Sant’Agostino, Dottore della grazia e della libertà, sosteneva che il peccato originale è trasmesso biologicamente da Adamo a tutti gli uomini. Dunque sono trasmesse sia la colpa sia le conseguenze spirituali (impossibilità di accedere in paradiso dopo la morte) e temporali (mortalità, caducità, propensione al vizio) del peccato originale. Per cancellare la colpa e le conseguenze spirituali del peccato originale è necessario il battesimo, che attua i meriti della redenzione di Cristo salvatore, ma rimangono le conseguenze temporali. L’uomo da sé sceglie con il libero arbitrio se cercare o meno la verità e dunque il bene, ma la fede (ossia l’adesione ai meriti del sacrificio di Cristo che redime) e dunque l’inizio della giustificazione, così come la perseveranza finale, sono doni gratuiti di Dio, che si ottengono con la preghiera propria o altrui.
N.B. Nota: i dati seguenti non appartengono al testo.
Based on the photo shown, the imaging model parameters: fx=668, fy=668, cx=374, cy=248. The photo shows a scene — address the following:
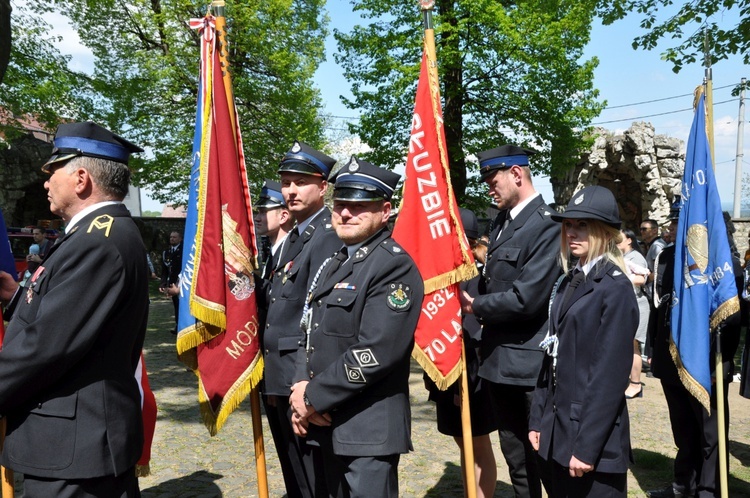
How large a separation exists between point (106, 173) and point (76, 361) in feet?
2.82

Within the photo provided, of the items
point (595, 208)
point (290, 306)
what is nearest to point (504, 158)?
point (595, 208)

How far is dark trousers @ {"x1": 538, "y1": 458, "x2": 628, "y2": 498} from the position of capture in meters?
3.17

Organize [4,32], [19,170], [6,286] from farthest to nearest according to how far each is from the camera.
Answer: [19,170]
[4,32]
[6,286]

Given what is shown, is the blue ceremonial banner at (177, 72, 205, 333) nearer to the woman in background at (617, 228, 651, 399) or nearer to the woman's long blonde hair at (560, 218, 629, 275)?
the woman's long blonde hair at (560, 218, 629, 275)

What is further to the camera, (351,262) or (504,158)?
(504,158)

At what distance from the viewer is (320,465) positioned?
155 inches

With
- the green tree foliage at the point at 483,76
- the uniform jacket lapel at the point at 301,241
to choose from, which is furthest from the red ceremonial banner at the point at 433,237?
the green tree foliage at the point at 483,76

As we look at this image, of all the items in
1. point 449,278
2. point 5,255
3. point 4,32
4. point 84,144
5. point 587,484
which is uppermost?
point 4,32

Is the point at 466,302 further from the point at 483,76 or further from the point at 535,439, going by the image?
the point at 483,76

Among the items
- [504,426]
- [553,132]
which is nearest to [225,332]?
[504,426]

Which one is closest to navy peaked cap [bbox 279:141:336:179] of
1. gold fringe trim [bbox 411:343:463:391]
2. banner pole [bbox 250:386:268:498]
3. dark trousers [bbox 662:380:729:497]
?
gold fringe trim [bbox 411:343:463:391]

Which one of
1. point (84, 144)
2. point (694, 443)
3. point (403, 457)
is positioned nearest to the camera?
point (84, 144)

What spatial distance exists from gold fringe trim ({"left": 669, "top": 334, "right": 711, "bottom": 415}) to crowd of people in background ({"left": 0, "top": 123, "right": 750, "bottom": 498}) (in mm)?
1141

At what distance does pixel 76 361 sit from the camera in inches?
106
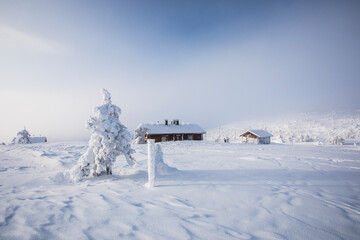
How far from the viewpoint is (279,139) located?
50.4 m

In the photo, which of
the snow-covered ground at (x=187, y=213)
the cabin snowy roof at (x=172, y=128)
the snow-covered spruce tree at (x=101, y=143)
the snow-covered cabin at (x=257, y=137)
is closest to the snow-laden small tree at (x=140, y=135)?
the cabin snowy roof at (x=172, y=128)

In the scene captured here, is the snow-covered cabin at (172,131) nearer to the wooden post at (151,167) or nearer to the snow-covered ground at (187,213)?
the wooden post at (151,167)

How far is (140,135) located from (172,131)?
943 cm

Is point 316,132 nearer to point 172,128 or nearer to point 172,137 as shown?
point 172,128

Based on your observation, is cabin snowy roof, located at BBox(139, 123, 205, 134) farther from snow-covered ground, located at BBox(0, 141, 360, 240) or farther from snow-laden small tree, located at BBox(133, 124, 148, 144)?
snow-covered ground, located at BBox(0, 141, 360, 240)

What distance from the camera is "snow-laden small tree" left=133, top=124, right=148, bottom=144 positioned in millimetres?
39916

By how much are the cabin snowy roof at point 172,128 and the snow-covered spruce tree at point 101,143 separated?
105 ft

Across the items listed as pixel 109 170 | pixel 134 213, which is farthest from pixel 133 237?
pixel 109 170

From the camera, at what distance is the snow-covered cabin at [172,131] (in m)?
42.3

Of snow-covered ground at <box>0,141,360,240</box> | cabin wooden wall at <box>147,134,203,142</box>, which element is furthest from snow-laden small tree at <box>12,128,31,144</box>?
snow-covered ground at <box>0,141,360,240</box>

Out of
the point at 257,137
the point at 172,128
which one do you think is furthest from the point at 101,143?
the point at 257,137

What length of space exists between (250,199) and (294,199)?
179cm

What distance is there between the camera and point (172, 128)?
46.2 meters

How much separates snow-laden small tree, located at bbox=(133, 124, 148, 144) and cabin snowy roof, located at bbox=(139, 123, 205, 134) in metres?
0.60
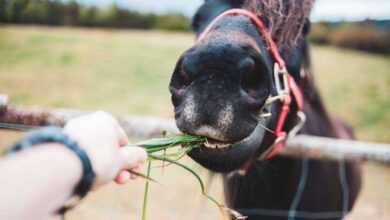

Del resto, lo stesso sant’Agostino diede il merito della propria conversione alle preghiere e alle lacrime della madre, santa Monica. I meriti personali accrescono la grazia. Dio predestina alla salvezza coloro che liberamente aderiscono alla Chiesa, ricevono da Dio la fede e accrescono i meriti per grazia. Dio vuole la salvezza di tutto il genere umano, ma condanna coloro che ostinatamente perseguono il male.
Martin Lutero e Calvino ripresero le accuse di Pelagio e dei semipelagiani, tramutandole in lodi. Vi fu dunque una errata esegesi del pensiero di sant’Agostino, oggi tornato in voga presso alcuni autori. Per costoro, la fede è dono di Dio e i meriti personali non esistono. Senza il battesimo, tutti sono inevitabilmente condannati all’inferno. Dio ha già predestinato dall’eternità il numero di coloro che si salveranno, condannando il resto degli uomini. Il libero arbitrio non esiste, che è servo del peccato originale. Ma già dal V secolo, il prete Lucido della Gallia meridionale, credendo di seguire la dottrina di sant’Agostino, giunge a sostenere che “Cristo, Signore e Salvatore nostro, non è morto per la salvezza di tutti” e che “la prescienza di Dio spinge l’uomo violentemente verso la morte, e chiunque si perde, si perde per volontà di Dio”. Ma questa tesi fu confutata da san Fausto di Riez, discepolo dello stesso Dottore, e condannata dai concili di Arles (473, 574), ricondannata al II concilio di Orange (529) e dal papa Adriano I (785/791).
Gli errori di Pelagio furono condannati da papi e concili (cfr. DS 222, 238, 371, 1520, 2616), gli errori dei semipelagiani dal II concilio di Orange (529), gli errori dei protestanti dal concilio di Trento (1545-1563).